■ **Texto proporcionado**
****************
Las lecturas de la liturgia del día, que se proclaman hoy en todas las comunidades cristianas, pequeñas o grandes, diseminadas por todo el mundo, resuenan ahora para nosotros en esta basílica de San Pedro.
Son textos muy densos, que plantean algunas cuestiones doctrinales, debatidas en las comunidades cristianas primitivas, atribuibles al papel reconocido al gran mediador entre Dios e Israel, Moisés, y a la función de la Ley Mosaica. Consideremos solo algunos puntos que pueden iluminar directamente nuestra reunión que comienza con la oración alrededor del altar del Señor y, más en general, el servicio de los Representantes pontificios.

En el Evangelio escuchamos que Jesús no pretende abolir la ley, aunque algunos de sus gestos, por ejemplo, algunos milagros realizados llamativamente durante el sábado, podían suscitar dudas y reacciones muy animadas. Jesús, por otro lado, es totalmente obediente al Padre y observa la Ley, hasta los mínimos detalles (la «jota» y la «tilde” son detalles gráficos de influencia mínima): porque es precisamente en las realidades más pequeñas donde se vive la fidelidad más grande (cf. Lc 16, 10).
****************
■ **Datos proporcionados**

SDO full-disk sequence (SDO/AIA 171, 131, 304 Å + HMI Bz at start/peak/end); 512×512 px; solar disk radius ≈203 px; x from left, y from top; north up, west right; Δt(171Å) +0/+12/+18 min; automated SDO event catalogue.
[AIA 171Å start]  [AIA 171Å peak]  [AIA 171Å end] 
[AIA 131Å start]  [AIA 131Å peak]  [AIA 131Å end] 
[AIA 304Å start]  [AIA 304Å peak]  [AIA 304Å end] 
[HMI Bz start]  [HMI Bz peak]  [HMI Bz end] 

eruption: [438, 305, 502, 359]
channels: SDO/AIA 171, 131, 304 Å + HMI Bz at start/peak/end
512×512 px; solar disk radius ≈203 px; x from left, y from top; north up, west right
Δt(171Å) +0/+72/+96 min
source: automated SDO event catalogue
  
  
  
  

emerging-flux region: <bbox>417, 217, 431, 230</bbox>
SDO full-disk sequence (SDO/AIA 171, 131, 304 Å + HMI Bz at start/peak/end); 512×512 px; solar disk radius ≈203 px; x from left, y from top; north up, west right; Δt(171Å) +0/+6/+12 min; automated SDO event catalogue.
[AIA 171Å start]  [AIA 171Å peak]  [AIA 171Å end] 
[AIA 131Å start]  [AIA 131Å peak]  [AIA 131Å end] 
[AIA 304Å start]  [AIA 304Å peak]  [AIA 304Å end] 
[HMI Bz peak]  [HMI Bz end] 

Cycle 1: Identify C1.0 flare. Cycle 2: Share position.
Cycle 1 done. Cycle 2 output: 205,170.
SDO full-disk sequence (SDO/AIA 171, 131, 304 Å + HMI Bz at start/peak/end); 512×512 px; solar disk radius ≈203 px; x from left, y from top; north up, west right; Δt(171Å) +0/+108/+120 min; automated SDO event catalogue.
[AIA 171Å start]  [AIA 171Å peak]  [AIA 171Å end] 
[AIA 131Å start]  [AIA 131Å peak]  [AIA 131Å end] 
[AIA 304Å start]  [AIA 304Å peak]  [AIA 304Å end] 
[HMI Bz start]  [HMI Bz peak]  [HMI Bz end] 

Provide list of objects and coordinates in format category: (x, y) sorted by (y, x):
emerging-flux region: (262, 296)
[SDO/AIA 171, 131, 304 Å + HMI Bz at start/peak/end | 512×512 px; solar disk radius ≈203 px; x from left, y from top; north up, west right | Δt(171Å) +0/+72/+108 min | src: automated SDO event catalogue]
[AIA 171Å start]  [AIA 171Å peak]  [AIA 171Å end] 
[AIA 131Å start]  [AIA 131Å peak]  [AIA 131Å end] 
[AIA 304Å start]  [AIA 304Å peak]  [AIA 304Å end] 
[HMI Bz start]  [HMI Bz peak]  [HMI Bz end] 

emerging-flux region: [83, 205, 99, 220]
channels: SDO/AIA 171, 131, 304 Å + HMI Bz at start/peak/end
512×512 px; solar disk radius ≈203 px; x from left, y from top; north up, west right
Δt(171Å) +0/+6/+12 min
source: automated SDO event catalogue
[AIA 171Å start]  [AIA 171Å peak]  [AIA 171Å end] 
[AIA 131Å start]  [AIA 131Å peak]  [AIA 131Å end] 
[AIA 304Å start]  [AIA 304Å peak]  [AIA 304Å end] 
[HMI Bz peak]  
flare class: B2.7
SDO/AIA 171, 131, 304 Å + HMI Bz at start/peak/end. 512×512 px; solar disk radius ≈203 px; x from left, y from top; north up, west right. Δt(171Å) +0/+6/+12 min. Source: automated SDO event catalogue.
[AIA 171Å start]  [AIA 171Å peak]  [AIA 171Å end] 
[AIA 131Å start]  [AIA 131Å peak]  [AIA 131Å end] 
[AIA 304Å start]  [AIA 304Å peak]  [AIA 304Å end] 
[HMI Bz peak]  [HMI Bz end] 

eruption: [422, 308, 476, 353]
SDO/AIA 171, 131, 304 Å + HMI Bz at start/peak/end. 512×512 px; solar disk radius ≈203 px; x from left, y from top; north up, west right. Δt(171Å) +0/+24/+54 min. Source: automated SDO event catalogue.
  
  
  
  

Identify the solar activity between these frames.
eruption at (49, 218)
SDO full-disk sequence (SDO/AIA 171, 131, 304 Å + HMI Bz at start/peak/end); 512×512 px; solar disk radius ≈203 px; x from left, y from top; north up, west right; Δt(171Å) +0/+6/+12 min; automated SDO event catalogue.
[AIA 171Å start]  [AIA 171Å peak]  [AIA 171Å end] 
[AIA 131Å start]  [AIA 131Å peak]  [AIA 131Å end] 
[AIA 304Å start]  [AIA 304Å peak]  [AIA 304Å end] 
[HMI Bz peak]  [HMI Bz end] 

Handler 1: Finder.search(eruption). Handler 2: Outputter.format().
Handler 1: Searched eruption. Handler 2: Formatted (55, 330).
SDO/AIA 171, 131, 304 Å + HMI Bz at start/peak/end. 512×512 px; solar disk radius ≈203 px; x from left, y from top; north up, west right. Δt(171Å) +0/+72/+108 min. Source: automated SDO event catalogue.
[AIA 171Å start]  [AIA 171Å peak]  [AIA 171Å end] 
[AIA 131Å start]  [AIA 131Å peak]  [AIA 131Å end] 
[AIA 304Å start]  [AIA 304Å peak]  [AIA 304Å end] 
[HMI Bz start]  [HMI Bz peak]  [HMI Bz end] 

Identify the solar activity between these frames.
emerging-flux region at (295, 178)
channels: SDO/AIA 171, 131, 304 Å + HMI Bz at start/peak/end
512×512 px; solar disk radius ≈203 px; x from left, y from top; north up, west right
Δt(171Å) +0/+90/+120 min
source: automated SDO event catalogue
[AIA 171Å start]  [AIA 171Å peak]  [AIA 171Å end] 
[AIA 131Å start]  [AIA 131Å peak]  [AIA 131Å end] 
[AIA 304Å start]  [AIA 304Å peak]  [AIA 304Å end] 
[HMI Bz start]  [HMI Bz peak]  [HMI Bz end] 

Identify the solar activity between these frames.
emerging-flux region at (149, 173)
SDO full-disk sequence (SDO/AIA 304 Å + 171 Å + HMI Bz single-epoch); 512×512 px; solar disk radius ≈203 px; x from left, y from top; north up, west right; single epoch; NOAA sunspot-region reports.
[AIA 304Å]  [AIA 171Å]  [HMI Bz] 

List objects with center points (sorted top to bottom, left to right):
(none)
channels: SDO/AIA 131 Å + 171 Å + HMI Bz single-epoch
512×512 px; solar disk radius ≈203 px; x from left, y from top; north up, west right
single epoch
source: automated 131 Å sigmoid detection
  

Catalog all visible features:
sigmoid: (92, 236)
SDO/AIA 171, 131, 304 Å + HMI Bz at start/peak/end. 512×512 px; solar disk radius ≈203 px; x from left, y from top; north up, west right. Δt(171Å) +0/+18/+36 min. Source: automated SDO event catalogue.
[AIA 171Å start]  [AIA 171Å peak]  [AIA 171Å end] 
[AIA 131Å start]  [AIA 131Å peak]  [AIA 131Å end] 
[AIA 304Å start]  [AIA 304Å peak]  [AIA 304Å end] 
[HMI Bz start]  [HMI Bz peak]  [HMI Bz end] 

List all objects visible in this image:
****************
■ **Consigna**
Reproduzca todo lo que va desde "En el Evangelio" hasta "Lc 16, 10)." en el texto, pero reemplace "sábado" por "día de descanso". Respóndase únicamente con base en el texto.

■ **Respuesta**
En el Evangelio escuchamos que Jesús no pretende abolir la ley, aunque algunos de sus gestos, por ejemplo, algunos milagros realizados llamativamente durante el día de descanso, podían suscitar dudas y reacciones muy animadas. Jesús, por otro lado, es totalmente obediente al Padre y observa la Ley, hasta los mínimos detalles (la «jota» y la «tilde” son detalles gráficos de influencia mínima): porque es precisamente en las realidades más pequeñas donde se vive la fidelidad más grande (cf. Lc 16, 10).